• [Trecho do documento]
· · · · · · ·

Adorei o texto e as tuas lembranças....eu to viajando na história lembrando como seríamos tratados se estivessemos há uns séculos.....do jeuito que sou atrevido ou estaria preso ou no tronco.rsrsrs....mas o mais provável é que eu fundasse um quilombo.
eii to pensando naquele assunto. qdo chegar em nossa ilhota me procura...
beijos!!!!!

Dona Reis disse...

Albert,
tu irias amar. Voltarias apaixonado, com certeza! Vamos sim. Vamos trocar muita coisa boa acerca do que adoramos!
Te amo!
Saudades!


Ri?
Amore, também eu já voltei muitas vezes no tempo e tentei me imaginar, com a personalidade que tenho, como seria eu! Vc seria um guerreiro!
Preocupe não...assim que voltar, te procuro.
Saudades de ti também,pequeno!
Bjosss

Dulce Miller disse...

Nossa, que história bonita esta! Já tinha ouvido falar de quilombos, mas nunca tinha lido nada como você descreveu!
Adorei, obrigada por compartilhar!

Beijos!

Dona Reis disse...

· · · · · · ·

• [Dados fornecidos]
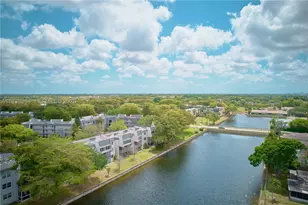 9150 Lime Bay, Tamarac, FL 33321 - Photo 13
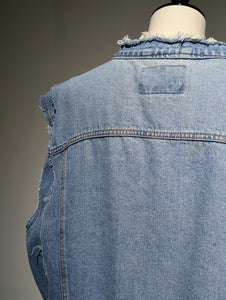 QUIITO RANDOM VEST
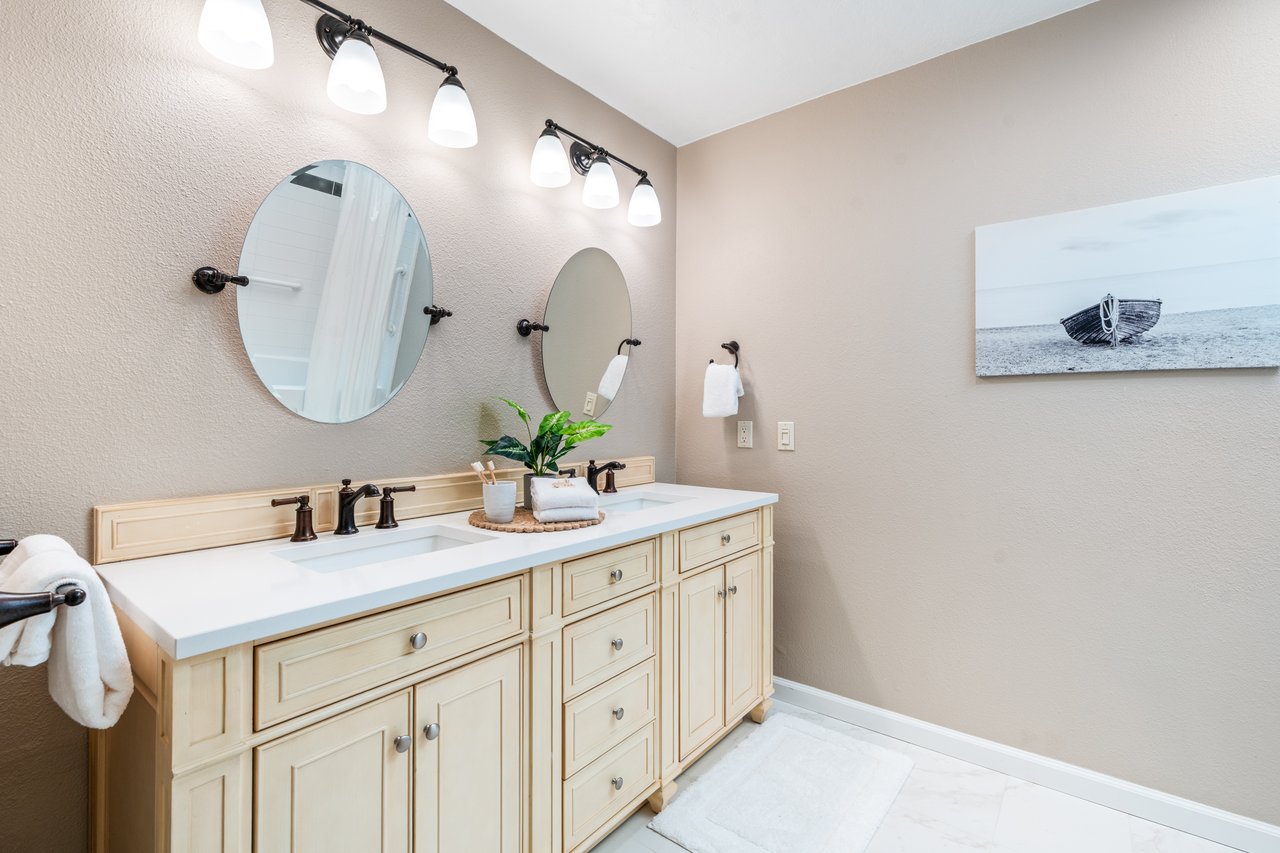 28385 Borgona, Mission Viejo 92692	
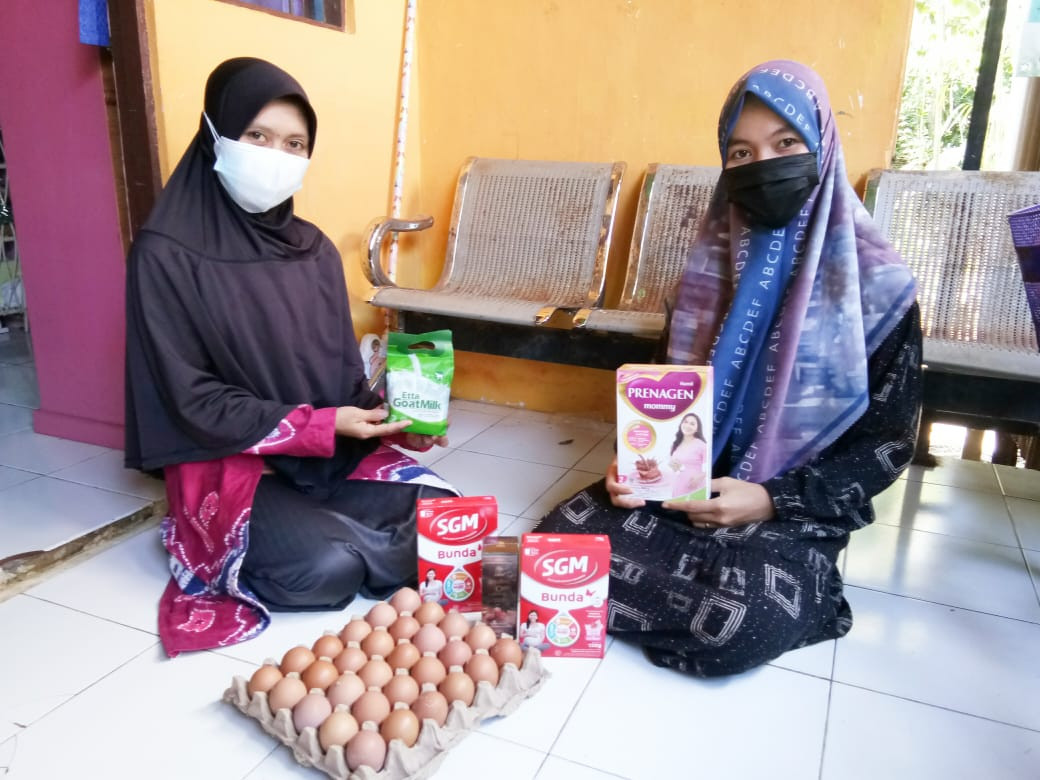 poto kegiatan pemberian PMT untuk ibu hamil di desa Tuhuran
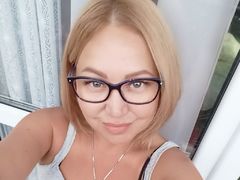 SofieNovak - female with brown hair and  big tits webcam at LiveJasmin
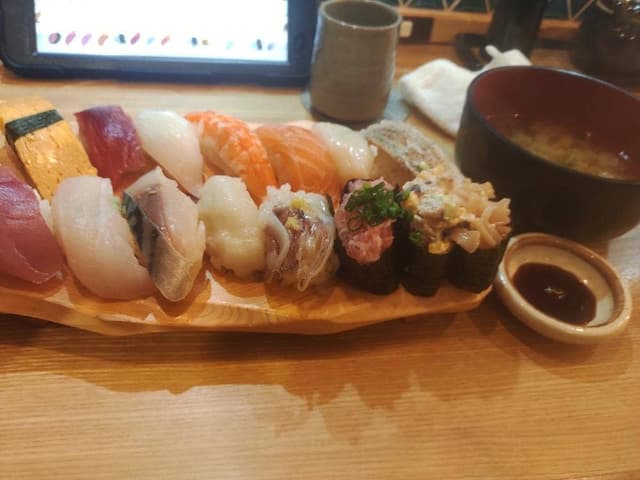 寿司と海鮮料理 北陸がっぱ - サブ画像1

· · · · · · ·

• [O que fazer]
Como ficaria em inglês esta frase do trecho do documento: "Já tinha ouvido falar de quilombos, mas nunca tinha lido nada como você descreveu!"? A listagem não tem relação com o trecho do documento.

• [Resultado da tarefa]
I had already heard of quilombos, but I had never read anything like what you described!